<<<<

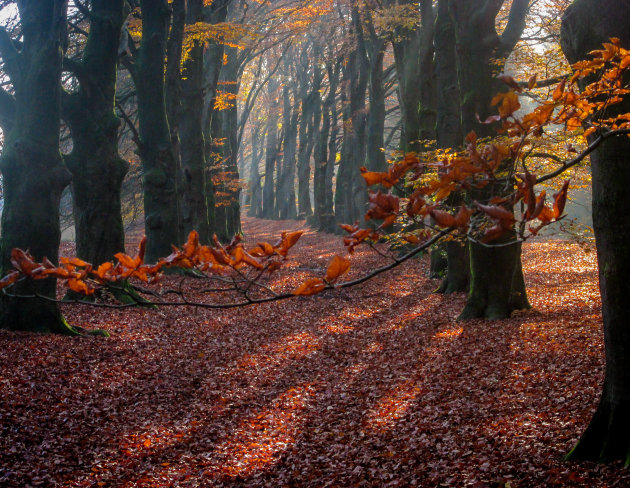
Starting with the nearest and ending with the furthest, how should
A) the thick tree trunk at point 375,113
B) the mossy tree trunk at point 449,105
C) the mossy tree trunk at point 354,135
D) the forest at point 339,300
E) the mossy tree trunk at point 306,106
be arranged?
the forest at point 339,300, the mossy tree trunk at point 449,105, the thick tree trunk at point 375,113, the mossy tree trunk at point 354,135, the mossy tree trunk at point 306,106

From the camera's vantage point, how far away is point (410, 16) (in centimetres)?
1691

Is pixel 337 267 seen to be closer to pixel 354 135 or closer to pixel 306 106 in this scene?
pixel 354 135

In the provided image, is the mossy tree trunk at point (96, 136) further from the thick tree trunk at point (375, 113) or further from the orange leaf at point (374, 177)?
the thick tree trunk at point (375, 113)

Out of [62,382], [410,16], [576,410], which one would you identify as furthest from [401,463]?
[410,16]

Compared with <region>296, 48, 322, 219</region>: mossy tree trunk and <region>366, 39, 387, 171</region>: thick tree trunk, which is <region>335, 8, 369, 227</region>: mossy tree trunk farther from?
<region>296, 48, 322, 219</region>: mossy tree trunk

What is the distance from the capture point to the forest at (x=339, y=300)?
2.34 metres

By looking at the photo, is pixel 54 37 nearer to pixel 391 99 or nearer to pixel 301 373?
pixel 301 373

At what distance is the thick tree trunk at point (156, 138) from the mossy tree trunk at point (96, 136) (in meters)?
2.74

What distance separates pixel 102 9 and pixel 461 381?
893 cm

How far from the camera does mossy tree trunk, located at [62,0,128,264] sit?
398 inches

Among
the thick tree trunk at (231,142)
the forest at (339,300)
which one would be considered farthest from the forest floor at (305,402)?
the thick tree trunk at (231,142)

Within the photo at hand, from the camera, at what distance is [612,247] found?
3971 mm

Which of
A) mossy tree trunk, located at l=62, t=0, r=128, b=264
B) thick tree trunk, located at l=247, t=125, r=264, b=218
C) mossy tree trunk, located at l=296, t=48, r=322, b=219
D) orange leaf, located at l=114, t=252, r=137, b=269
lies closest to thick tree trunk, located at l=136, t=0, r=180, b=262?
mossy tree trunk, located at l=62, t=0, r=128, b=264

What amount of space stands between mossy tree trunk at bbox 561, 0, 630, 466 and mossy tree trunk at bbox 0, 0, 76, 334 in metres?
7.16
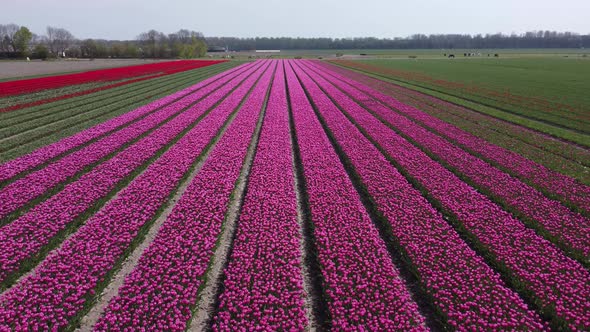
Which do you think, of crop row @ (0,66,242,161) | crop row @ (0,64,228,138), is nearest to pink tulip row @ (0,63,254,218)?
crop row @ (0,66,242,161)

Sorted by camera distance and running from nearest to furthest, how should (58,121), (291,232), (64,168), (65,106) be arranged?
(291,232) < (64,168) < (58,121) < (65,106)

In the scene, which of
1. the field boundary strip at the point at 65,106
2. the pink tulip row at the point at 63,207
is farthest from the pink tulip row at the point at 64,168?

>>>>

◆ TASK REQUIREMENTS: Copy out all of the data above word for word, from the first line to the last, and leave the pictures out of your copy.

◆ SOLUTION:
Starting with the nearest and ending with the furthest, how should
A) the thick tree trunk at point 375,113
B) the mossy tree trunk at point 449,105
C) the mossy tree trunk at point 354,135
D) the forest at point 339,300
E) the mossy tree trunk at point 306,106
be arranged?
the forest at point 339,300, the mossy tree trunk at point 449,105, the thick tree trunk at point 375,113, the mossy tree trunk at point 354,135, the mossy tree trunk at point 306,106

From the camera's vantage point, how far away is point (410, 16) (in centimetres)?
1691

Is pixel 337 267 seen to be closer to pixel 354 135 or closer to pixel 306 106 in this scene?
pixel 354 135

In the provided image, is the mossy tree trunk at point (96, 136) further from the thick tree trunk at point (375, 113) or further from the orange leaf at point (374, 177)?
the thick tree trunk at point (375, 113)

Out of [62,382], [410,16], [576,410], which one would you identify as furthest from [401,463]?
[410,16]

Compared with <region>296, 48, 322, 219</region>: mossy tree trunk and <region>366, 39, 387, 171</region>: thick tree trunk, which is <region>335, 8, 369, 227</region>: mossy tree trunk farther from?
<region>296, 48, 322, 219</region>: mossy tree trunk

What is the distance from the capture point to the forest at (x=339, y=300)?
2.34 metres

By looking at the photo, is pixel 54 37 nearer to pixel 391 99 or nearer to pixel 301 373?
pixel 301 373

At what distance is the thick tree trunk at point (156, 138) from the mossy tree trunk at point (96, 136) (in meters)?
2.74

What distance separates pixel 102 9 and pixel 461 381?
893 cm

How far from the camera does mossy tree trunk, located at [62,0,128,264] sit?
398 inches

Among
the thick tree trunk at (231,142)
the forest at (339,300)
which one would be considered farthest from the forest floor at (305,402)?
the thick tree trunk at (231,142)

Within the photo at hand, from the camera, at what distance is [612,247] found?
3971 mm

Which of
A) mossy tree trunk, located at l=62, t=0, r=128, b=264
B) thick tree trunk, located at l=247, t=125, r=264, b=218
C) mossy tree trunk, located at l=296, t=48, r=322, b=219
D) orange leaf, located at l=114, t=252, r=137, b=269
lies closest to thick tree trunk, located at l=136, t=0, r=180, b=262?
mossy tree trunk, located at l=62, t=0, r=128, b=264

What amount of space stands between mossy tree trunk at bbox 561, 0, 630, 466 and mossy tree trunk at bbox 0, 0, 76, 334 in metres?
7.16
Which do you think, of crop row @ (0,66,242,161) | crop row @ (0,64,228,138), is nearest to pink tulip row @ (0,63,254,218)?
crop row @ (0,66,242,161)

Sorted by camera distance and running from nearest to furthest, how should (58,121), (291,232), (64,168), (65,106) be arranged?
(291,232) < (64,168) < (58,121) < (65,106)

In the scene, which of
1. the field boundary strip at the point at 65,106
2. the pink tulip row at the point at 63,207
is farthest from the pink tulip row at the point at 64,168?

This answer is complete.